New Zealand's fault line

I also grew up in the knowledge that New Zealand has a propensity for earthquakes. Schools taught us all about them - we would practice drills where we all curled up under our school desks, peering out at our classmates to see if anyone had carelessly left a foot or a leg exposed. As children we were both scared of and excited by the whole idea of a major earthquake. Wellington was supposed to be particularly prone to quakes, and my class was regularly informed that given the position of the city, and with only two main roads heading north, if a big earthquake struck we would likely be trapped. For this reason we learned about stockpiling food and water. We learned that in an earthquake one should brace oneself in a steady door frame or under a sturdy table. The children in my class would watch black and white footage of the major earthquakes, including New Zealand's most renowned one: the Napier earthquake of 1931, which killed 256 people and flattened the city like a pancake. Afterwards, the teacher would flick the video off, stand before the class and tell us solemnly: "The Big One is well overdue." 

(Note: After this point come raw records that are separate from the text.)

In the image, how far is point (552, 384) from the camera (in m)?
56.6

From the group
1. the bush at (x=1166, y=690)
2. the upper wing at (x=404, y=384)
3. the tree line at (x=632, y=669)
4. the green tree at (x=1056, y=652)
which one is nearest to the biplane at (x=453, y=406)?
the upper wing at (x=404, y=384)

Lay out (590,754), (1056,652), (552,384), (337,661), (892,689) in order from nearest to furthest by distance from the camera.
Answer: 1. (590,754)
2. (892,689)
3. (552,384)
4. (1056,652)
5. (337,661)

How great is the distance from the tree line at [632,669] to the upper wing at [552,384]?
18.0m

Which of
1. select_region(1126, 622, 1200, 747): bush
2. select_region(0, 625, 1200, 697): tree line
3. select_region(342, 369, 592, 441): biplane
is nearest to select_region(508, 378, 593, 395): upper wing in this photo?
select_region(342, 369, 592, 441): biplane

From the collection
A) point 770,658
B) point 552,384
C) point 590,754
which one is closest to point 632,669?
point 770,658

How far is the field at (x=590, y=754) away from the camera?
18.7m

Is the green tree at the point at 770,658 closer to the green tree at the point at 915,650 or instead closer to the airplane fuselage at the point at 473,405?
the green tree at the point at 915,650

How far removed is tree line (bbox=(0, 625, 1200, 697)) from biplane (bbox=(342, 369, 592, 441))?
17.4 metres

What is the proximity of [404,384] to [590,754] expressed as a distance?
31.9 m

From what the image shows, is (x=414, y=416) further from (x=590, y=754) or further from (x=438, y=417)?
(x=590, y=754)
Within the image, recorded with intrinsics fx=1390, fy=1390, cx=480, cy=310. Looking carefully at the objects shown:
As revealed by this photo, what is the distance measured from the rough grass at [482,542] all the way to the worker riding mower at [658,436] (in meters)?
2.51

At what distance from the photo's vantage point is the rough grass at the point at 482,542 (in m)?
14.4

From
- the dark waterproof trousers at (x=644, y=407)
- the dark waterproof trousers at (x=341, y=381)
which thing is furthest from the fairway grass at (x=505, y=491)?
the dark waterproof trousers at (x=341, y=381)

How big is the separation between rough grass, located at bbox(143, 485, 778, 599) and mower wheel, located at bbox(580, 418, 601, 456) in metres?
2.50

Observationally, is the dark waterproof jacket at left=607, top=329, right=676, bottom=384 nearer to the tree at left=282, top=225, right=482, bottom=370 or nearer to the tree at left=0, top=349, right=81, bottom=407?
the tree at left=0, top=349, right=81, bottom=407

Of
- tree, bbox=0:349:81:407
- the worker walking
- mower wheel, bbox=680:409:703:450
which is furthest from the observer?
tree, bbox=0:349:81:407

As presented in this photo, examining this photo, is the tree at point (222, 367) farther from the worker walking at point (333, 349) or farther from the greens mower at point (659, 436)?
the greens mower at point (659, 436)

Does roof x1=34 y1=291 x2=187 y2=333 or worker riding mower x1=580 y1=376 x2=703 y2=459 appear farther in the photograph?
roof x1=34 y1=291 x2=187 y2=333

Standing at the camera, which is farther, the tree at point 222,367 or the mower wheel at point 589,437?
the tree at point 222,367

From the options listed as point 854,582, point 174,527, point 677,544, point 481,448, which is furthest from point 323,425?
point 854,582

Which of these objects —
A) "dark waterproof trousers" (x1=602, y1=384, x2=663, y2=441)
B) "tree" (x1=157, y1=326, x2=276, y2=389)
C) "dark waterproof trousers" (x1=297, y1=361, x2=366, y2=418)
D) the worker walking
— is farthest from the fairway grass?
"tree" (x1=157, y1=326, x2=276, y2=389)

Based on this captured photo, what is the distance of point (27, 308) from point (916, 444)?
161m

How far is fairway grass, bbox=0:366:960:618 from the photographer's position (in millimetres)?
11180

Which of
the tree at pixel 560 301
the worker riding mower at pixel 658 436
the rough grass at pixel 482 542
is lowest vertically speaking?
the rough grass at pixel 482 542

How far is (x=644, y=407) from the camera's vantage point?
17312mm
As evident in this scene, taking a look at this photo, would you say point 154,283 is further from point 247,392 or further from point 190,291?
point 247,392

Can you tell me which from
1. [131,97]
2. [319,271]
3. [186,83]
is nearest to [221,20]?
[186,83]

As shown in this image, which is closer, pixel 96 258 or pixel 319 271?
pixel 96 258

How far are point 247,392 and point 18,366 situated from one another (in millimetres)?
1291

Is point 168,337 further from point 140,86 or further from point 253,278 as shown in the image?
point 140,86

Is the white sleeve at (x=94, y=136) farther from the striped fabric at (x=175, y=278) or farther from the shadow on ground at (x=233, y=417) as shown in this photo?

Despite the very terrifying notion that we were waiting for a disaster which was running late, it was volcanic eruptions and tsunamis which concerned me the most. The idea of having a wall of ocean or a sea of lava coming at you seemed so hopeless to me, and by comparison an earthquake was less frightening. I knew you couldn't outrun a tsunami - we learned that in school - but if an earthquake struck you could at least get into a doorway. I would have nightmares about trying to outrun rivers of volcanic lava, and when walking along the beach I would mentally plot the best routes into the hills in case I ever happened to see a tsunami rise out of nowhere. 

Eastbourne beach

Besides, I was used to earthquakes. In Wellington there are regularly little tremors, and on a couple of occasions, there were bigger ones which rattled the ornaments in my room and got everyone excitable. Yet the Big One we were warned about never felt like a realistic threat. Then adulthood arrived, and I left Wellington, and then eventually I left New Zealand altogether. In the UK earthquakes are a foreign concept. Apart from those opportunities where I could share my own knowledge with fascinated Brits at dinner parties, earthquakes were no longer something I thought about. The whole threat of the Big One had been archived in the recesses of my mind.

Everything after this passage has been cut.